The human GDF15 gene is located on chromosome 19p13.11, containing two exons interspaced by one intron, rendering an mRNA product of 1200 base pairs coding for a 308-amino acid pro-protein [4]. Interestingly, two meta-analyses of genome-wide association studies (GWASs) have identified a genome-wide significant locus on chromosome 19, including the GDF15 gene, which influences blood concentrations of GDF15 [18,20]. Of note, eight SNPs on this locus were independently identified in both studies [18,20]. Nevertheless, the complete picture of how these GDF15 genetic variants impact on T2D and CVD has not been fully described.

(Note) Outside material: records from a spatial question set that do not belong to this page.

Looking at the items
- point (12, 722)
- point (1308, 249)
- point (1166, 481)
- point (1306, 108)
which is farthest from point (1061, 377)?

Given the role of GDF15 genetic variants in influencing its circulating levels, we hypothesize that GDF15 genetic variants are associated with metabolic alterations. In this study, we analyzed the impact of selected GDF15 SNPs on metabolic disturbances and subclinical atherosclerosis.
2. Results
2.1. Genotype and Allele Frequencies of GDF15 SNPs in Both Healthy Volunteers and Patients with Lipid Alterations and Related Disorders
The genotype of the three studied GDF15 SNPs (rs888663, rs1054564 and rs1059369) is shown in both healthy volunteers and patients (Table 1). Of the three SNPs studied, only rs1054564 showed significantly different distributions between the patients and healthy volunteers (p = 0.033). While among the healthy volunteers we found 78.6% wild carriers (GG) and 21.4% carriers of the variant (19.6% GC and 1.8% CC), this latter percentage rose to 38.1% among the patient group (37.1% GC and 1.0% CC). The allelic frequencies were similar to those already described (source https://www.ebi.ac.uk/gwas/ (accessed on 2 February 2024)).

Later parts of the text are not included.